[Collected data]
=== Begin Enclosure ===

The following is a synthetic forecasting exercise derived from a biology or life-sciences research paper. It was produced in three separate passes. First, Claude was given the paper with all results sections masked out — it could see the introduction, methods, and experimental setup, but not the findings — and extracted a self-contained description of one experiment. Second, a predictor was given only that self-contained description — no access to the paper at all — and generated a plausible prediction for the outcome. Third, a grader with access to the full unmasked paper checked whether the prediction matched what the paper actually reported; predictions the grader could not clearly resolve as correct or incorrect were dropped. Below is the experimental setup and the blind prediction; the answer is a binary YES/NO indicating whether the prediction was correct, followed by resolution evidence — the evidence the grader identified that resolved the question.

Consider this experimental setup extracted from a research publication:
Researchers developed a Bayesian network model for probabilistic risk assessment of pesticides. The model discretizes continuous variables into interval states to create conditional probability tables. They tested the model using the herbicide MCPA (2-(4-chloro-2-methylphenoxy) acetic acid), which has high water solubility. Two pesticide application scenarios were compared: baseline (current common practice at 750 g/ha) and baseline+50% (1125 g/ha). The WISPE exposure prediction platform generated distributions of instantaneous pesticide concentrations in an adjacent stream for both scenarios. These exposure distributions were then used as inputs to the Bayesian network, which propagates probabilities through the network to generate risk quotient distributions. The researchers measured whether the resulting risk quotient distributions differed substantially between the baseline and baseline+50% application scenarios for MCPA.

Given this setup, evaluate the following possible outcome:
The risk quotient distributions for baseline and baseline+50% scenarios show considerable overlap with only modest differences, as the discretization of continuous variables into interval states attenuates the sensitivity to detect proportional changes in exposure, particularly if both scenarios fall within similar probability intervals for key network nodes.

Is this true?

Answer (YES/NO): YES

=== End Enclosure ===

AIM OF THE TASK -
Locate the word "experimental" in the records and collect each line it appears in.

EXERCISE ANSWER -
The following is a synthetic forecasting exercise derived from a biology or life-sciences research paper. It was produced in three separate passes. First, Claude was given the paper with all results sections masked out — it could see the introduction, methods, and experimental setup, but not the findings — and extracted a self-contained description of one experiment. Second, a predictor was given only that self-contained description — no access to the paper at all — and generated a plausible prediction for the outcome. Third, a grader with access to the full unmasked paper checked whether the prediction matched what the paper actually reported; predictions the grader could not clearly resolve as correct or incorrect were dropped. Below is the experimental setup and the blind prediction; the answer is a binary YES/NO indicating whether the prediction was correct, followed by resolution evidence — the evidence the grader identified that resolved the question.
Consider this experimental setup extracted from a research publication:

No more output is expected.